Latent Dirichlet Allocation
- Summary
-
Discussion
- What are the shortcomings of earlier topic models that LDA aims to solve?
- Could you describe some example applications where LDA has been applied?
- Why is LDA called a generative model?
- What's the significance Dirichlet priors in LDA?
- What are the methods of inference and parameter estimation under LDA?
- What's the typical pipeline for doing LDA?
- Could you describe some variants of the basic LDA?
- What are some resources for working with LDA?
- Milestones
- Sample Code
- References
- Further Reading
- Article Stats
- Cite As
Given a document, topic modelling is a task that aims to uncover the most suitable topics or themes that the document is about. It does this by looking at words that most often occur together. For example, a document with high co-occurrence of words 'cats' and 'dogs' is probably about the topic 'Animals', whereas the words 'horses' and 'equestrian' is partly about 'Animals' but more about 'Sports'. Latent Dirichlet Allocation (LDA) is a popular technique to do topic modelling.

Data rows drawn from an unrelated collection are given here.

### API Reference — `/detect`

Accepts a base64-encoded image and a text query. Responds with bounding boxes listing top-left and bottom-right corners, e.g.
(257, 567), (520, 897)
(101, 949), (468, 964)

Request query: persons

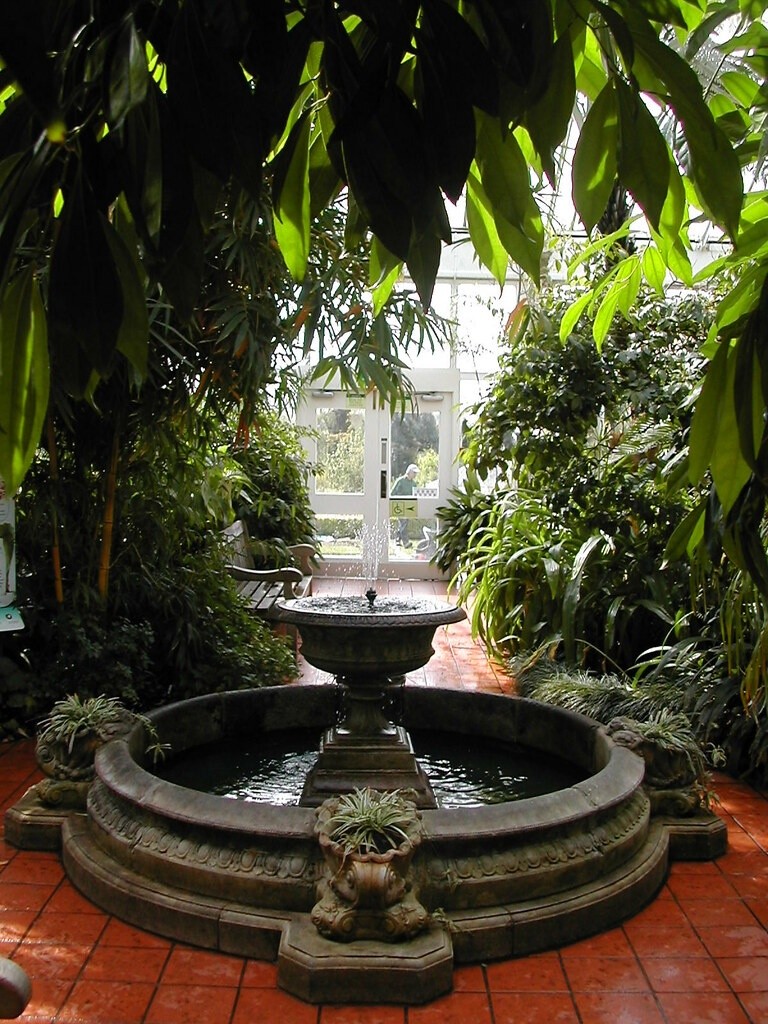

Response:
(390, 463), (420, 548)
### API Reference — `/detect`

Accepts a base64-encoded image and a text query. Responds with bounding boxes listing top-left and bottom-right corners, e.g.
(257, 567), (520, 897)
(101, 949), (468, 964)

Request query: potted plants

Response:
(310, 784), (433, 944)
(29, 690), (173, 807)
(606, 707), (727, 818)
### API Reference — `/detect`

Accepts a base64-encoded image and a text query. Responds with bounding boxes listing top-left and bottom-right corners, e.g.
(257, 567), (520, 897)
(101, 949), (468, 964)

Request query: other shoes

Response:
(404, 543), (412, 549)
(395, 540), (401, 546)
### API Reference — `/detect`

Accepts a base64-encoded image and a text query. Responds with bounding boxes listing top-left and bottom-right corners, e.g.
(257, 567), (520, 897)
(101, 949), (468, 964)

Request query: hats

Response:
(406, 464), (420, 474)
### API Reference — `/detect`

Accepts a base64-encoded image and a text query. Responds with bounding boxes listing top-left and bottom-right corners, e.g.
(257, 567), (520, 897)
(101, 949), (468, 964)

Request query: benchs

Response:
(214, 517), (315, 666)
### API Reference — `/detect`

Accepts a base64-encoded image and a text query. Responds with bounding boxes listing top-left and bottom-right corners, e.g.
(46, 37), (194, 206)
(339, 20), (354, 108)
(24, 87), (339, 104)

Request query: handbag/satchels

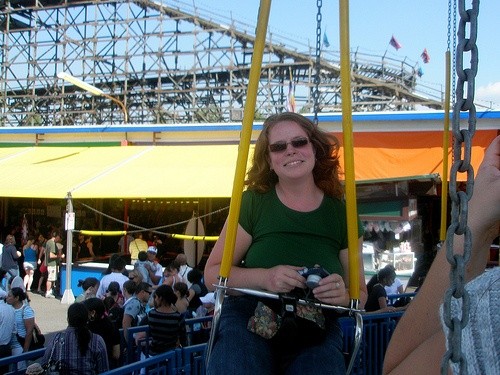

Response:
(46, 332), (64, 375)
(108, 298), (142, 327)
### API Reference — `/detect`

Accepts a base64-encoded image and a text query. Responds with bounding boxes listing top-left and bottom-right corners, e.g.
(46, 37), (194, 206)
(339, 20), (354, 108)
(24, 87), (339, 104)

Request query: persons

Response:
(139, 285), (195, 375)
(75, 227), (216, 375)
(0, 222), (95, 375)
(7, 287), (45, 361)
(382, 135), (500, 375)
(82, 297), (123, 369)
(364, 267), (413, 311)
(203, 111), (368, 375)
(384, 264), (404, 305)
(41, 302), (109, 375)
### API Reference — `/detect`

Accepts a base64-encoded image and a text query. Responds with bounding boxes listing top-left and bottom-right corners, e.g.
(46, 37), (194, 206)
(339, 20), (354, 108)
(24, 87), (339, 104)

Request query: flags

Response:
(323, 32), (330, 47)
(420, 48), (431, 64)
(416, 67), (424, 77)
(389, 35), (402, 51)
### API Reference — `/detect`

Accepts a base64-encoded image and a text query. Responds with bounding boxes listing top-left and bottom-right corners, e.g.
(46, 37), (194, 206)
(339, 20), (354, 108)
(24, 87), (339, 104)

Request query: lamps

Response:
(56, 72), (128, 125)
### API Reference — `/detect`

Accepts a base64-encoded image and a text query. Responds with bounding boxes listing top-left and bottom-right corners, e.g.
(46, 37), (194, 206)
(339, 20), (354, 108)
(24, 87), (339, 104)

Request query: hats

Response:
(147, 247), (158, 254)
(26, 363), (44, 374)
(200, 293), (215, 304)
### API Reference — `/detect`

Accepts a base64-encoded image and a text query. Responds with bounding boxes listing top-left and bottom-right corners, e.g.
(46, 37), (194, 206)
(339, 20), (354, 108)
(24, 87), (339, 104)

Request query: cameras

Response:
(298, 267), (331, 289)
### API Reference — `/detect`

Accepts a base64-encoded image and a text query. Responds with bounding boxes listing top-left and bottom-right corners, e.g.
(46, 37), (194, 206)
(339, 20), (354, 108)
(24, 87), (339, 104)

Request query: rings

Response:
(336, 282), (339, 288)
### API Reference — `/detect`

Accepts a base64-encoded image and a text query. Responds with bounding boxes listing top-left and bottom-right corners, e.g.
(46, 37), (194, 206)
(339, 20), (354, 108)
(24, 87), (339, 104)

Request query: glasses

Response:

LDA is based on probability distributions. For each document, it considers a distribution of topics. For each topic, it considers a distribution of words. This information helps LDA discover the topics in a document.
LDA and its many variants support diverse applications. LDA is well-supported in a few programming languages and software packages.
Discussion
-
What are the shortcomings of earlier topic models that LDA aims to solve? Before LDA, there were LSA and pLSA models. LSA was simply a dimensionality reduction technique and lacked a strong probabilistic approach. pLSA remedied this by being a probabilistic generative model. It picked a topic with probability P(z). Then it selected the document and the word with probabilities P(d|z) and P(w|z) respectively.
While LSA could model synonymy well, it failed in polysemy. In other words, a word with multiple meanings needed to appear in multiple topics but didn't. pLSA partially handled polysemy. However, pLSA ignored P(d). Each document was a mixture of topics but there was no model to generate this mixture. This made pLSA grow linearly as the corpus size increased, leading to overfitting. Also, pLSA was unable to assign topic probabilities to new documents.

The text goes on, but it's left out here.